Les violences conjugales sont omniprésentes à la Maison ?


Oui. La Maison est le lieu de première écoute. Rappelons que les violences conjugales touchent tous les milieux sociaux. Depuis 5 ans, la demande de rendez-vous a augmenté de 25 à 40%. Cet éveil est dû à l’émergence du mouvement Metoo, à la sensibilisation pratiquée dans certaines entreprises relayées par des organismes syndicaux ou à l’histoire de Jacqueline Sauvage, par exemple.

Une grande campagne de formation a eu lieu en 2012, auprès des professionnels de santé, du corps enseignant et de la police. Un référent sur les violences conjugales est désormais présent à la police de Bordeaux, par exemple. Enfin, un suivi est possible. Cette année, à la suite du confinement, il y a eu 30% d’appels en plus.
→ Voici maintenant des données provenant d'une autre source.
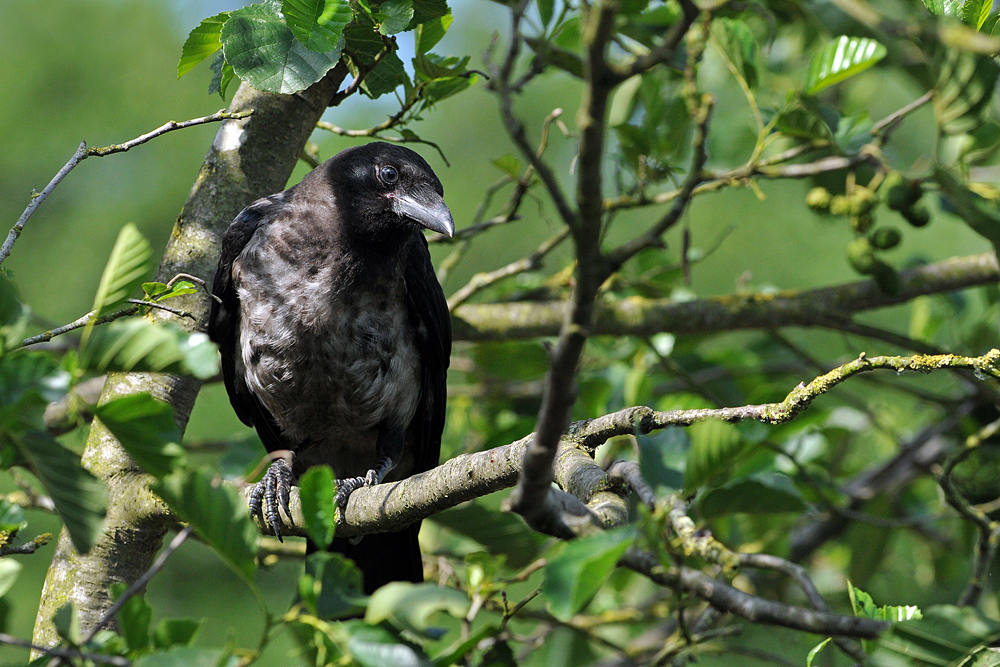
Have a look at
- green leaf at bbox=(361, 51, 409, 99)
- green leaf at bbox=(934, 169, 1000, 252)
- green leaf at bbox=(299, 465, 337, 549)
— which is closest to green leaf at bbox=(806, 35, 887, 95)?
green leaf at bbox=(934, 169, 1000, 252)

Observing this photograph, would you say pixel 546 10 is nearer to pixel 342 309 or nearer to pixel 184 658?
pixel 342 309

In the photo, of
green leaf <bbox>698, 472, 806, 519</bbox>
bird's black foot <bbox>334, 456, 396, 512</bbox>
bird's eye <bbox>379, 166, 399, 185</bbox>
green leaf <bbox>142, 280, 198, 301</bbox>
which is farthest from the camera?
bird's eye <bbox>379, 166, 399, 185</bbox>

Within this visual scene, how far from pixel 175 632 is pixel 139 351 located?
0.45m

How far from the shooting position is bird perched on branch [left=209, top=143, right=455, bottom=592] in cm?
315

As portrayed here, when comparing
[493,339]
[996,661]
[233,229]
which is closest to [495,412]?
[493,339]

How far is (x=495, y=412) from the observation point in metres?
4.40

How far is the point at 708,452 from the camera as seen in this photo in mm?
1582

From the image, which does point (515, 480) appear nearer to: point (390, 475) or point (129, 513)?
point (129, 513)

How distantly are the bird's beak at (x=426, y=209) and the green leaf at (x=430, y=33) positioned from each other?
0.60 meters

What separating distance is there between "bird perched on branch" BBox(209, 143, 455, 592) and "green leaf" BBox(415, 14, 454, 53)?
0.60m

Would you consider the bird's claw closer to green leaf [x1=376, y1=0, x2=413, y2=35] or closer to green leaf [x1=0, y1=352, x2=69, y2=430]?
green leaf [x1=0, y1=352, x2=69, y2=430]

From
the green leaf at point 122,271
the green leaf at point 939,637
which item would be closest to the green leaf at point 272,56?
the green leaf at point 122,271

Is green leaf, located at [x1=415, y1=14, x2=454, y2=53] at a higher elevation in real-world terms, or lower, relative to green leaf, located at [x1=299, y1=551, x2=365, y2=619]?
higher

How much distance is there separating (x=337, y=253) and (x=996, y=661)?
7.90 ft
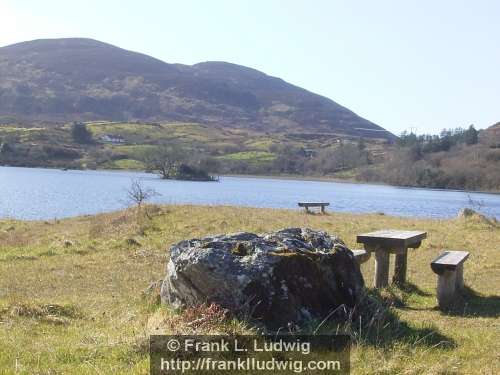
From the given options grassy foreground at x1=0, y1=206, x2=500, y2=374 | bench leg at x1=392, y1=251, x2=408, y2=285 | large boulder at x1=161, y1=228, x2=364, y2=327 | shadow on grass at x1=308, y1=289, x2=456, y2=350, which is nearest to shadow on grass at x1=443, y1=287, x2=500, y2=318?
grassy foreground at x1=0, y1=206, x2=500, y2=374

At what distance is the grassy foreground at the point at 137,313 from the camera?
618 centimetres

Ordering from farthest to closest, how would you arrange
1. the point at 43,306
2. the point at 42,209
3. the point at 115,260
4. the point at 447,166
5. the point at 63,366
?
the point at 447,166 → the point at 42,209 → the point at 115,260 → the point at 43,306 → the point at 63,366

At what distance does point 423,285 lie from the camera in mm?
13047

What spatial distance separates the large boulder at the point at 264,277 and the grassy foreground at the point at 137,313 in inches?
18.3

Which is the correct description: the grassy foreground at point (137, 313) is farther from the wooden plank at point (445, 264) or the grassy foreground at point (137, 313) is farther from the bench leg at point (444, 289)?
the wooden plank at point (445, 264)

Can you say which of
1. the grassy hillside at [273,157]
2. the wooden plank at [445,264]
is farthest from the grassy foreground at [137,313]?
the grassy hillside at [273,157]

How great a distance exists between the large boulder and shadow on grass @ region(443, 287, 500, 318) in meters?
2.56

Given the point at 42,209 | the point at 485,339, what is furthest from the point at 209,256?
the point at 42,209

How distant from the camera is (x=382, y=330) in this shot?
25.5ft

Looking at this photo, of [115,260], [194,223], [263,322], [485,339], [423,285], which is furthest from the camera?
[194,223]

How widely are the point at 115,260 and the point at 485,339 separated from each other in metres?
11.1

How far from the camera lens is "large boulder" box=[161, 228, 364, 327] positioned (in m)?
7.47

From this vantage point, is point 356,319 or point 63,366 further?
point 356,319

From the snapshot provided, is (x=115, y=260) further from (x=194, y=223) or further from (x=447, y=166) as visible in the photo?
(x=447, y=166)
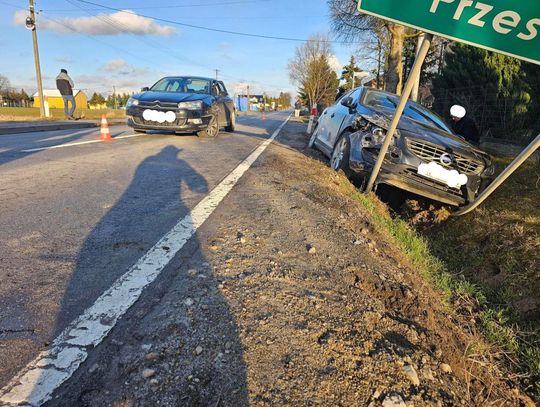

Dans le cas des violences conjugales, 97% des auteurs des coups sont des hommes.


Qu’observez-vous sur ces violences ?


J’observe que le cycle est toujours le même. Il commence toujours par de l’amour et des mots doux, puis des violences psychologiques, un dénigrement tel qu’il peut être suivi par des violences économiques et financières, voire même administratives (« t’inquiète pas, je peux garder tes papiers... »). L’isolement commence peu à peu. Puis, vient ensuite la phase dite « de lune de miel », phase marquée par un revirement de situation, un changement. C’est cette lune de miel qui retient les femmes. L’espoir qu’il redevienne comme avant est si fort...





Pensez-vous que les mentalités peuvent changer ?


Grâce aux actions féministes, des décisions gouvernementales sont prises. Les associations sont de plus en plus en lien avec la préfecture et la mairie par l’intermédiaire des commissions d’urgence. Elles sont également en échange quasi constant avec les directions départementales et régionales des droits des femmes liées à l’égalité. Ce maillage associatif est très important. Le numéro 3919 occupe une place importante également : la Fédération Nationale Solidarité Femmes répond et conseille à la femme l’association la plus proche. Elles ne sont plus seules.


Lydie, vous qui êtes si dévouée, dites-nous : à vos yeux, c’est quoi le féminisme ?


(Rires) Le féminisme, à mes yeux, consiste à lutter pour l’égalité entre les femmes et les hommes, dans tous les domaines de la vie. Il faut parvenir à lutter contre le sexisme, parvenir à changer les mentalités pour que les femmes puissent circuler dans l’espace public sans peur au ventre, garantir une vie de couple équilibrée. J’y crois.

Merci encore à Lydie pour son temps, son ton réconfortant et son espoir constant.